Roll Over Your 401(k) From Empower (formerly Personal Capital) to Charles Schwab

Step-by-step guide to moving your retirement savings from Empower (formerly Personal Capital) to Charles Schwab. Typical timeline: 5-10 business days. No taxes owed on a direct rollover.

Empower (formerly Personal Capital) vs Charles Schwab

From
Empower (formerly Personal Capital)
Major retirement plan administrator. Free retirement planner tools. Higher fees on advised accounts (~0.89%).
📞 1-800-338-4015
To
Charles Schwab
Strong customer service, $0 commissions, broad ETF lineup. Best for active and passive investors alike.
📞 1-800-435-4000

Step-by-Step: Empower (formerly Personal Capital) to Charles Schwab

1
Open a Rollover IRA at Charles Schwab
Go to the Charles Schwab website (or call 1-800-435-4000) and open a Rollover IRA. Charles Schwab offers: Traditional, Roth, SEP, SIMPLE, Rollover IRA. This usually takes 10-15 minutes online and requires basic identity verification.
2
Initiate the rollover from Empower (formerly Personal Capital)
Call Empower (formerly Personal Capital) at 1-800-338-4015 and request a "direct rollover" to your new Rollover IRA at Charles Schwab. They'll typically mail a paper distribution form to fill out, or you can request electronic processing. You'll need Charles Schwab's account number, ABA routing number, and full name on the destination IRA.
3
Choose direct rollover (not 60-day rollover)
Insist on a direct rollover where Empower (formerly Personal Capital) sends funds straight to Charles Schwab (or mails a check made payable to "Charles Schwab FBO [Your Name]"). Avoid the 60-day indirect rollover — Empower (formerly Personal Capital) would withhold 20% for federal taxes that you'd have to make up out of pocket within 60 days or face a 10% early withdrawal penalty.
4
Wait for funds to arrive at Charles Schwab
Allow 5-10 business days. Charles Schwab accepts ACH and check rollovers — ACH is faster.
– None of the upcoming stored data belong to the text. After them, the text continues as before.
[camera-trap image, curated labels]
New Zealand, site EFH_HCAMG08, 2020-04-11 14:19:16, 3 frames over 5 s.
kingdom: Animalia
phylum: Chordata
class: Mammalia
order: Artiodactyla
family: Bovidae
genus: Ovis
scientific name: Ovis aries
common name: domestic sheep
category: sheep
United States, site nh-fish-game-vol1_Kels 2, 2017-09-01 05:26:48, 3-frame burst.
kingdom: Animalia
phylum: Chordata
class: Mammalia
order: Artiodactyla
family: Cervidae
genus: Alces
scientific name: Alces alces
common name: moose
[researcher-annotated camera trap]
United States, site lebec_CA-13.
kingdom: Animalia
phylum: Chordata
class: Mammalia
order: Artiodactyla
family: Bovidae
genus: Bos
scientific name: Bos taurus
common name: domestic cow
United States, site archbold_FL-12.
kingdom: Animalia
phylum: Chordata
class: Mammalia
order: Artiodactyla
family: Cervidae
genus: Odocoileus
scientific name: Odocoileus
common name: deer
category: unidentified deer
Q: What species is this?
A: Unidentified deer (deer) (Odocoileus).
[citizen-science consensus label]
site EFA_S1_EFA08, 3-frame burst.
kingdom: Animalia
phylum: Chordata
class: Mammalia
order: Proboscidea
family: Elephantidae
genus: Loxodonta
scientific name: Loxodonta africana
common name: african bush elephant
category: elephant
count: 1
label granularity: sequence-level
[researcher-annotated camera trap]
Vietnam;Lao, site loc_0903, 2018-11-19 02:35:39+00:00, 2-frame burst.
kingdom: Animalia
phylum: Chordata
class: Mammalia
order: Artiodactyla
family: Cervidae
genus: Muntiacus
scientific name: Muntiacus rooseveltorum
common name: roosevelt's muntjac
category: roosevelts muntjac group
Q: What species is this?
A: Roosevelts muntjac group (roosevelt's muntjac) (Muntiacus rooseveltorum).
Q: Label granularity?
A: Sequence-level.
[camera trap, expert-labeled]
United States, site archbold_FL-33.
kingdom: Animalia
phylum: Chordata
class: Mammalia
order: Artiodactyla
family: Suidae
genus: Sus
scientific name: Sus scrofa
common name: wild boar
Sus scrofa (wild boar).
Track progress through both the Empower (formerly Personal Capital) portal (showing distribution) and the Charles Schwab portal (showing pending deposit).
5
Invest the funds
Once the cash lands in your Charles Schwab Rollover IRA, it sits as cash earning the default money market rate. You need to choose your investments — index funds (VTI, VXUS, BND), target-date funds, or individual stocks. Charles Schwab offers free phone consultations with their representatives if you want guidance.
6
Confirm with both providers
After 30 days, verify with Empower (formerly Personal Capital) that your old 401(k) shows a $0 balance and that they've issued a 1099-R for the rollover (this should show a Code G in Box 7, indicating a non-taxable direct rollover). At Charles Schwab, confirm the funds arrived and that they're invested per your instructions.

Should You Roll Over Your Empower (formerly Personal Capital) 401(k) to Charles Schwab?

Rolling over a 401(k) from Empower (formerly Personal Capital) to Charles Schwab usually makes sense when: (1) you've left the employer, (2) the Empower (formerly Personal Capital) plan has high fees or limited fund choice, (3) you want to consolidate retirement accounts, or (4) you want better customer service or tools at Charles Schwab.

Reasons to keep your money at Empower (formerly Personal Capital)

Don't roll over if: (1) you have $5,000+ in Empower (formerly Personal Capital) and the plan offers institutional-class share funds you can't access elsewhere, (2) you're 55+ and might use the "rule of 55" to take penalty-free 401(k) withdrawals after leaving the employer (this only works with the employer plan, not an IRA), or (3) you're worried about creditor protection — 401(k)s have stronger ERISA protection than IRAs in some states.

Tax implications

A direct rollover from a Traditional 401(k) at Empower (formerly Personal Capital) to a Traditional IRA at Charles Schwab is non-taxable. Roth 401(k) money rolls into a Roth IRA, also non-taxable. If you convert pre-tax 401(k) funds to a Roth IRA at Charles Schwab, the entire converted amount is taxable as ordinary income in that tax year — useful for backdoor Roth strategies but plan for the tax bill.

Common pitfalls

The biggest mistake is taking a 60-day indirect rollover instead of a direct rollover. Empower (formerly Personal Capital) would withhold 20% for federal taxes; you'd have to come up with that 20% from another source within 60 days or face taxes plus a 10% early withdrawal penalty. Always ask for a "direct rollover" or "trustee-to-trustee transfer" — never have the check made payable to you personally.